Africa's nascent potash industry, often enjoying low costs and shallow deposits while standing to benefit from fast growth in local demand, expects to withstand an expected drop in the crop nutrient's prices better than emerging rivals.
The collapse last week of one of two global potash cartels is expected to take about 25 percent off prices, prompting questions over the future of projects such as BHP Billiton's $14 billion Jansen and the K+S Legacy mine - both in Canada.
Shares of small explorers and miners have been battered and financing, already tough, has become tougher.
But companies exploring Africa's emerging potash regions - the Republic of Congo to the west and Ethopia and Eritrea to the east - say a price drop could benefit those with lower costs and high ore grades, if it means output cuts in established mining regions.
Lower prices could also increase demand for potash in emerging markets and notably in Africa, where food consumption patterns are changing as population growth and increased urbanisation alter diets and boost demand for grain.
"(The expected price fall) affects general market sentiment, which could be tricky for the next few months," said Ed Marlow, Chief Executive of African Potash, which is working on the early stage Lake Dinga project in the Republic of Congo.
"But we are talking about world potash prices coming down as low as under $300 - if you are producing under $100 a tonne, there are still very good margins. There is not a lot that makes that sort of margin."
Ethiopia faces greater difficulty than Congo, due to a longer distance from planned mines to port.
But the shallow deposits in the parched Danakil Depression mean the region that has seen some of Africa's worst famines still hopes to cash in on the nutrient that will help the continent boost production and avoid such crises in future.
"We are going to have potash as a commodity in addition to gold, tantalum and gemstones," Ethiopia's Mines Minister Sinkenesh Ejigu said.
Just 12 countries produce virtually all the world's potash, with Canada, Russia and Belarus accounting for the lion's share.
While a boom around 2007 encouraged numbers of new mine projects, many were predicated on prices that now look distant.

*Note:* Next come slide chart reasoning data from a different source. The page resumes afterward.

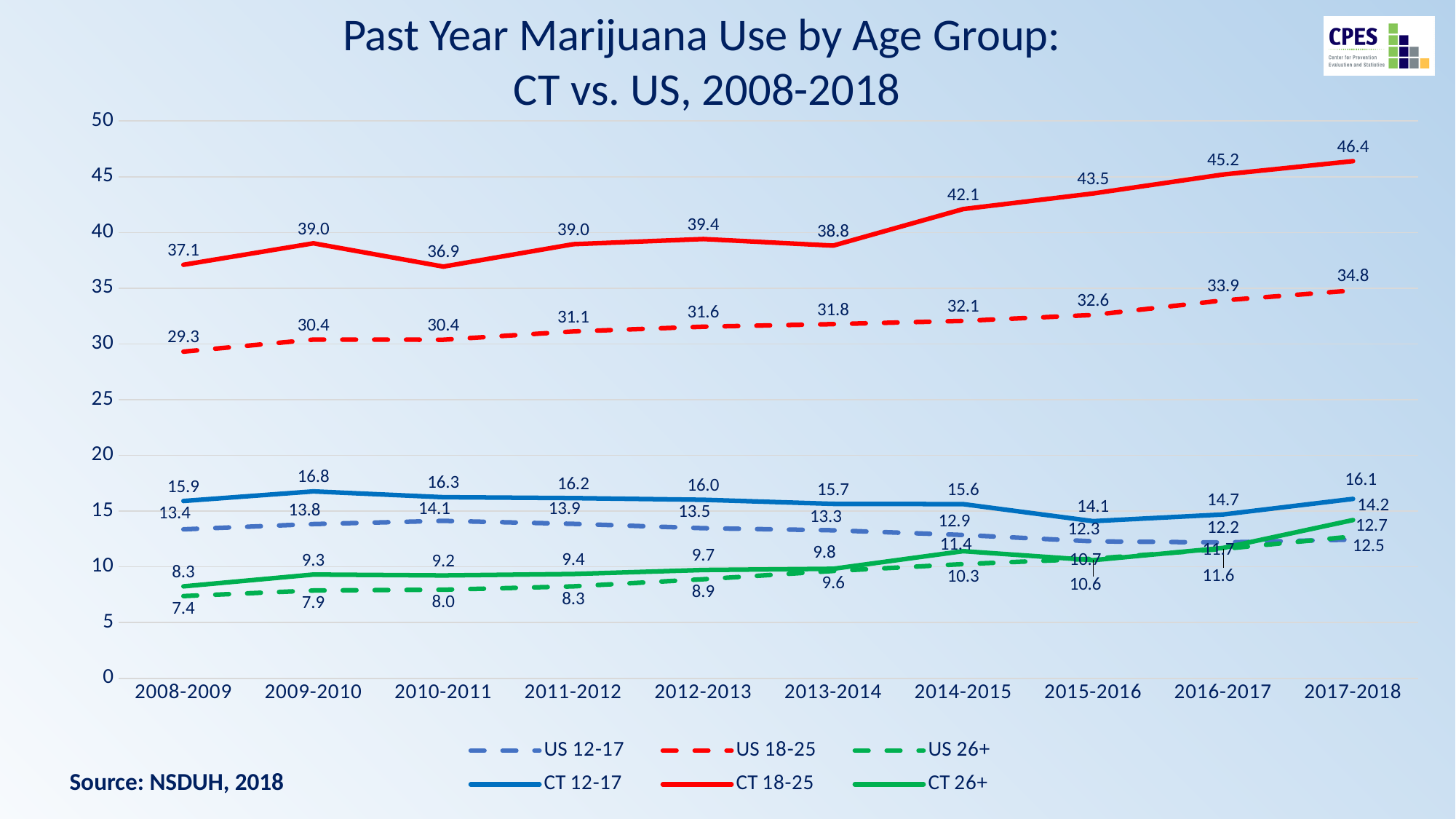
What is the difference between the CT 18-25 and US 18-25 values in 2017-2018? 11.6 What type of chart is shown on the slide? line chart How many time periods are shown on the x axis? 10 What is the value for US 18-25 in 2008-2009? 29.3 In which period is the CT 18-25 value lowest? 2010-2011 Does the US 18-25 series rise or fall from 2008-2009 to 2017-2018? rise What is the value for CT 12-17 in 2009-2010? 16.8 How many series does the legend list? 6 What is the source cited on the slide? NSDUH, 2018 In which period is the CT 12-17 value highest? 2009-2010 Which is larger in 2015-2016, CT 26+ or US 26+? US 26+ What is the value for CT 18-25 in 2017-2018? 46.4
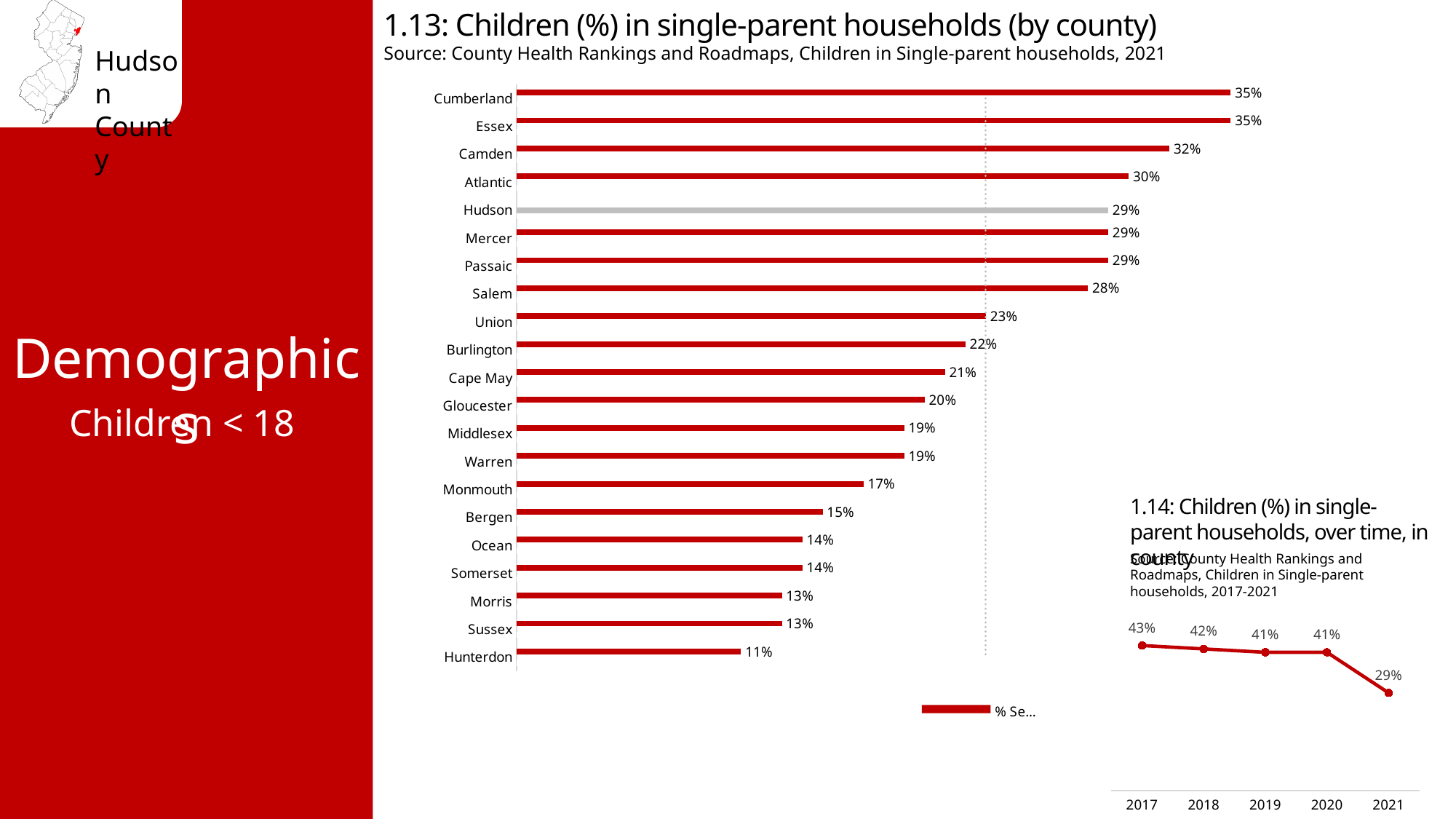
In chart 1.13, which county's bar is coloured grey instead of red? Hudson In chart 1.13, which county has the lowest value? Hunterdon In chart 1.13, what is the value for Camden? 32% In chart 1.13 (Children (%) in single-parent households by county), what is the value for Hudson? 29% What kind of chart is chart 1.13? Bar chart In chart 1.14, what is the value for 2021? 29% In chart 1.13, what is the difference between the values for Cumberland and Hunterdon? 24% In chart 1.13, how many counties are shown? 21 In chart 1.14, do the values rise or fall from 2017 to 2021? Fall In chart 1.14 (Children (%) in single-parent households over time), what is the value for 2017? 43% In chart 1.13, which is larger, the value for Atlantic or the value for Salem? Atlantic In chart 1.14, what is the difference between the values for 2020 and 2021? 12%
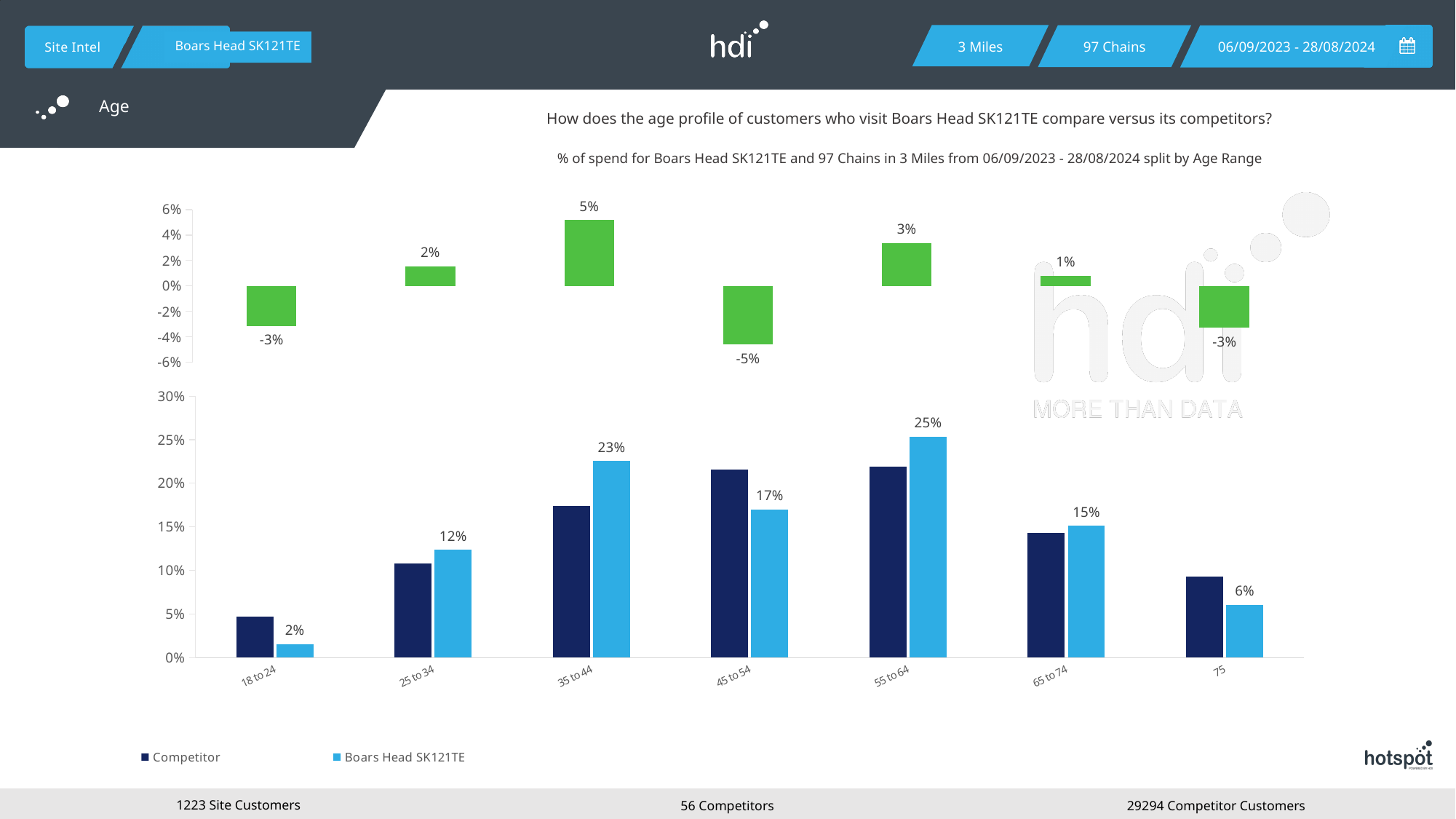
In the bottom chart, which age range has the highest % of spend for Boars Head SK121TE? 55 to 64 In the bottom chart, is the Competitor value for 45 to 54 greater or less than 20%? greater In the bottom chart, what is the % of spend for Boars Head SK121TE in the 35 to 44 age range? 23% How many series does the legend of the bottom chart list? 2 In the top chart, what is the value shown for the 45 to 54 age range? -5% In the bottom chart, what is the difference between the Boars Head SK121TE values for 55 to 64 and 65 to 74? 10% In the bottom chart, which is larger for the 45 to 54 age range: Competitor or Boars Head SK121TE? Competitor In the bottom chart, which age range has the lowest % of spend for Boars Head SK121TE? 18 to 24 In the top chart, which age range has the highest value? 35 to 44 How many age range categories are shown on the x axis of the bottom chart? 7 In the bottom chart, what is the % of spend for Boars Head SK121TE in the 18 to 24 age range? 2% In the bottom chart, is the Competitor value for 75 greater or less than 10%? less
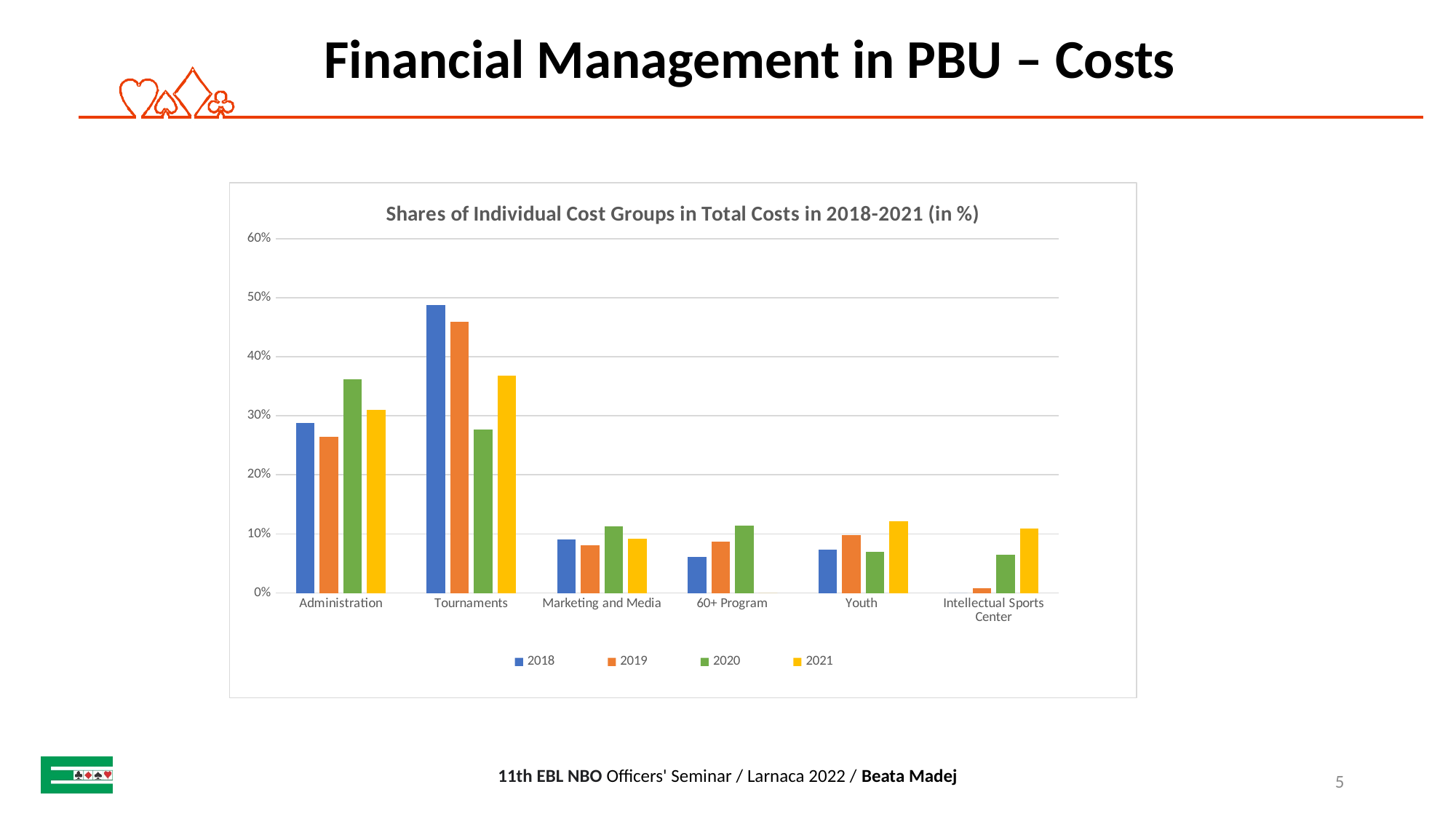
How many series does the legend list? 4 Is the value for Administration in 2020 greater or less than 30%? greater Is the value for Tournaments in 2018 greater or less than 40%? greater How many cost group categories are shown on the x axis? 6 Does the share for Intellectual Sports Center rise or fall from 2019 to 2021? rise Which cost group has the highest share in 2018? Tournaments What is the title of the chart? Shares of Individual Cost Groups in Total Costs in 2018-2021 (in %) For Tournaments, which year has the larger share: 2018 or 2020? 2018 Which cost group has the lowest share in 2019? Intellectual Sports Center For Administration, which year has the larger share: 2019 or 2020? 2020 Is the value for Marketing and Media in 2019 greater or less than 10%? less What kind of chart is shown on the slide? bar chart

The timing is more fortunate for Africa, which will not start producing significant amounts of potash before 2016 or 2017. By then it can hope prices will again be stable or rising as more of the world's population seeks more and better food.
The African industry's success will still rely on low costs.
"The major silver lining for us is that finally people will wake up and start looking at project economics," said Farhad Abasov, CEO of Allana Potash, working in Ethiopia on the $642 million Dallol project that aims to produce 1 million tonnes a year.
Allana estimates costs of around the industry average.
Africa's new mines will initially be set up to export. But the lure of the continent's increasing domestic demand - up from just 1 percent of global potash consumption today - will be vital to bring in investment.
This prospect has already attracted the attention of investors such as Nigerian billionaire Aliko Dangote, Brazilian entrepreneur and former CEO of Vale Roger Agnelli and even industry heavyweights like fertiliser group Yara, which has a stake in an Ethiopian project.
Allana forecasts African potash usage could rise to between 3 million and 7 million tonnes by 2020 from demand of less than 1 million now.
"What has changed now... is the rapid growth of demand for potash in Africa. Some of our initial production will definitely be destined for Asia, into India, but 20-40 percent of our production will actually stay in Africa," Abasov said.
He said Ethiopia had announced a tender for 4 NPK (nitrogen, phosphorus, potassium) fertiliser plants that would require 200,000 tonnes of potash a year.
Congo, meanwhile, stands to cash in on its logistical advantage - deposits 20 km to 100 km from the port of Pointe Noire, compared with distances of 1,700 km and more for certain mines in Canada.
Congo's planned mines appear to have ore grades of 20 to 25 percent, according to a 2012 World Bank report, making them comparable with Canada's Saskatchewan province. Crucially, they can be exploited at a depth of 300 metres, whereas deposits in Canada are explored at more than 1,000 metres.
The most advanced Congolese project is the 1.2 million tonne a year Mengo project, run by a company controlled by Chinese group Evergreen, and due to be completed at the end of 2015.
Elemental Minerals is due to produce at Congo's Sintoukola at costs of $79.70 a tonne, according to a 2012 report - in an industry where costs are typically closer to $100 to $150 and against a spot price of closer to $400. Marlow at African Potash hopes his costs, and margins, will be similar.
The problem for most, though, remains finding cash now.
"If there really are low cost options in Africa, perhaps they are possible, but you still have to get the financing and the capex costs are high," said analyst Sophie Jourdier at Liberum.